Proposta em sintonia com o currículo estimula autonomia e protagonismo de estudantes da Educação de Jovens e Adultos
Sou professor de educação física da Educação de Jovens e Adultos (EJA) no Colégio Santo Inácio, no município do Rio de Janeiro (RJ). O colégio atende por volta de 900 estudantes, entre ensino fundamental II, ensino médio e educação profissional. As alunas e os alunos são de diferentes idades e apresentam distintas condições socioeconômicas, por conta do programa de bolsas oferecida pelo Colégio.
Situação desafiadora
As turmas da EJA são compostas por alunos e alunas que recebem bolsas integrais. Lidamos com educandos em processo de construção e reconstrução de identidade e que estão aprendendo sobre a sociedade, sobre os outros e sobre si mesmos. Contamos com dois professores por turma, justamente para atender a heterogeneidade do grupo e proporcionar a inclusão de todos.

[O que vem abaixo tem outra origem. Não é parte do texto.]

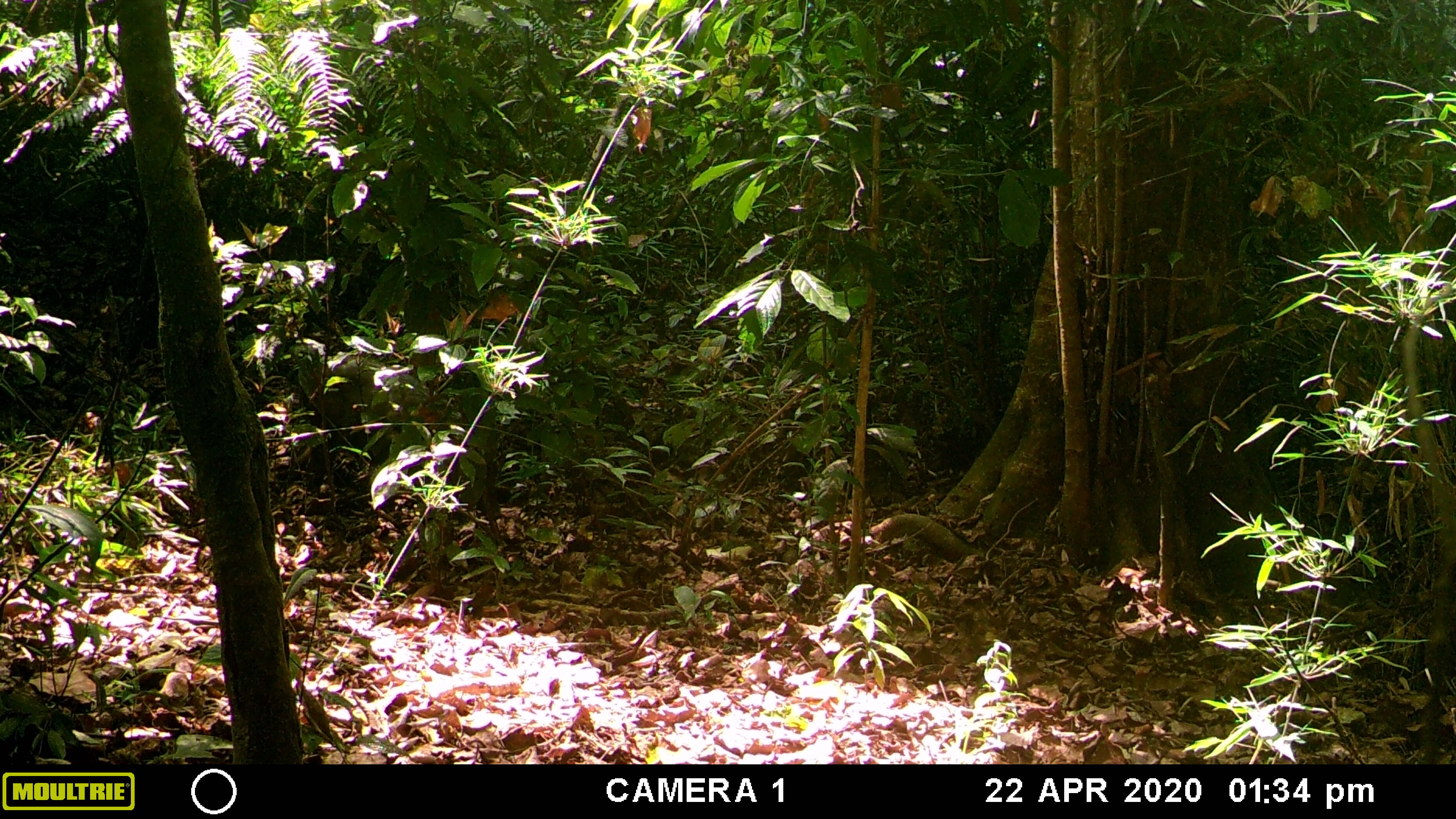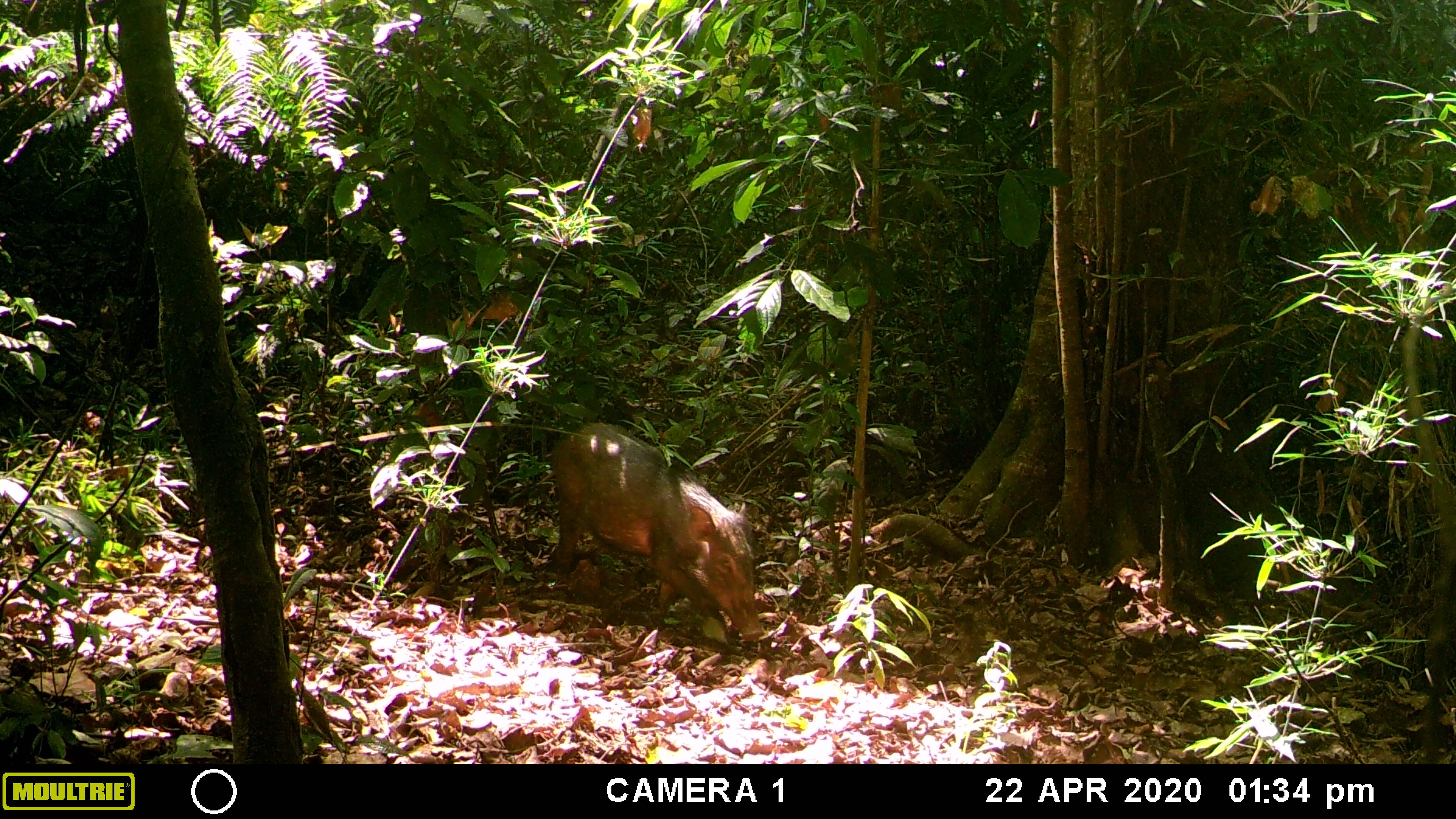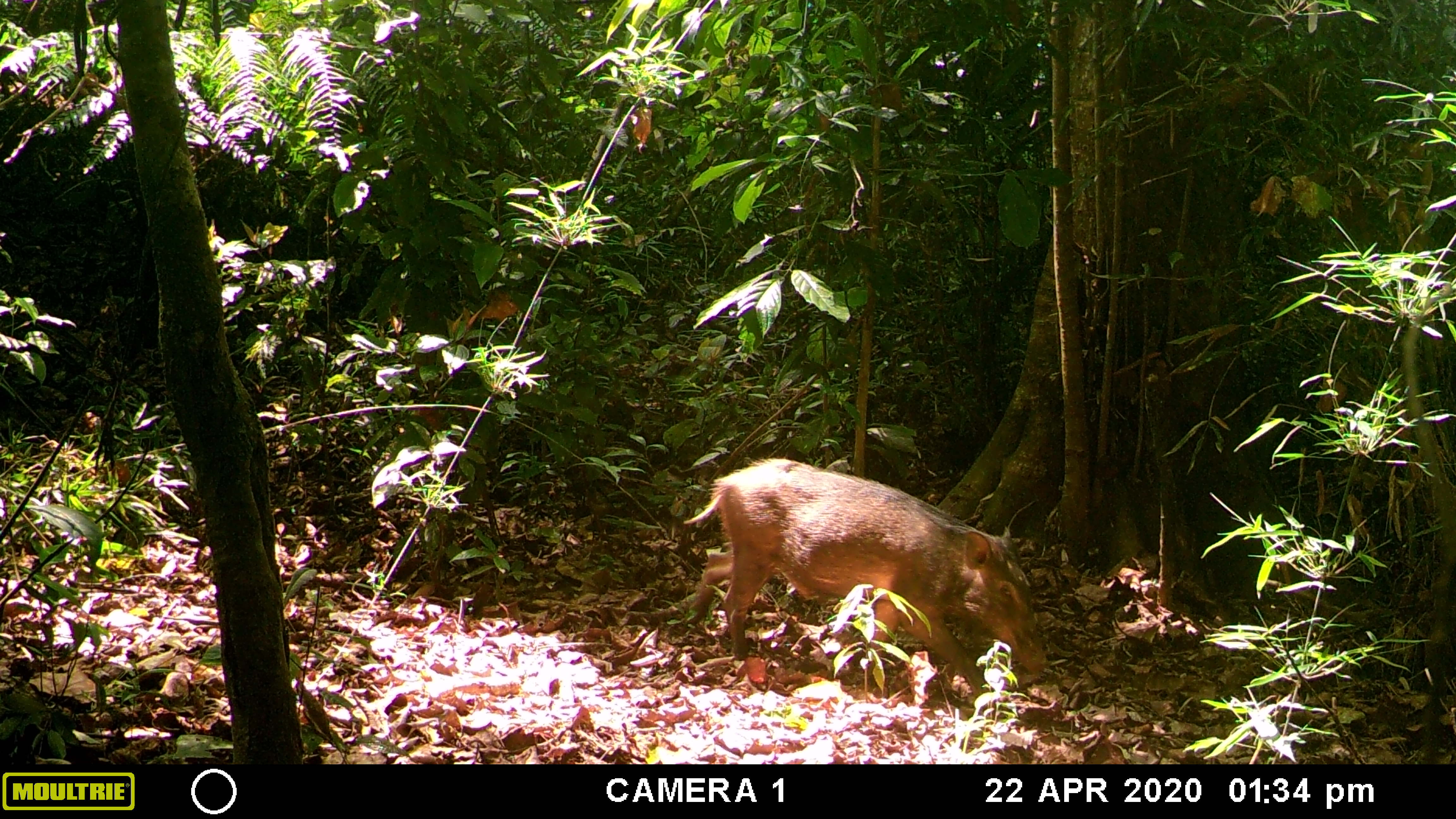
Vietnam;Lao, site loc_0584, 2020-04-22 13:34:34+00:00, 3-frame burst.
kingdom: Animalia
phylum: Chordata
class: Mammalia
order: Artiodactyla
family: Suidae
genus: Sus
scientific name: Sus scrofa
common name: eurasian wild pig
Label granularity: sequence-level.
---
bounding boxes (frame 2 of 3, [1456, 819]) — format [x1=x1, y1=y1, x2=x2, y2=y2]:
eurasian wild pig: [x1=550, y1=422, x2=764, y2=642]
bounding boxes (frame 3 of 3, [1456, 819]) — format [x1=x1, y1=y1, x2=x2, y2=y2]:
eurasian wild pig: [x1=682, y1=456, x2=1049, y2=718]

Nesse sentido, as aulas de educação física devem propiciar, por meio das atividades corporais, atitudes construtivas de todas as pessoas, considerando as diferentes expectativas de aprendizagem e estimulando o respeito e solidariedade. O professor deve desenvolver as potencialidades dos estudantes e incluir a todas e todos, eliminando as barreiras para que possam plenamente buscar autonomia e protagonismo.
Com o objetivo de estabelecer um diálogo entre a prática corporal e o seu sentido histórico na formação multicultural e étnica da identidade brasileira, decidi trazer para as aulas os princípios da capoeira, uma forte expressão cultural do país, que mistura dança, luta, jogo e música, e tem sua origem a partir dos negros africanos trazidos por Portugal para serem escravizados no Brasil.
O objetivo era estimular a construção de valores a partir das atividades da dança, melhorando a autoestima, a relação com o outro e ampliando a visão de mundo para além das experiências pessoais.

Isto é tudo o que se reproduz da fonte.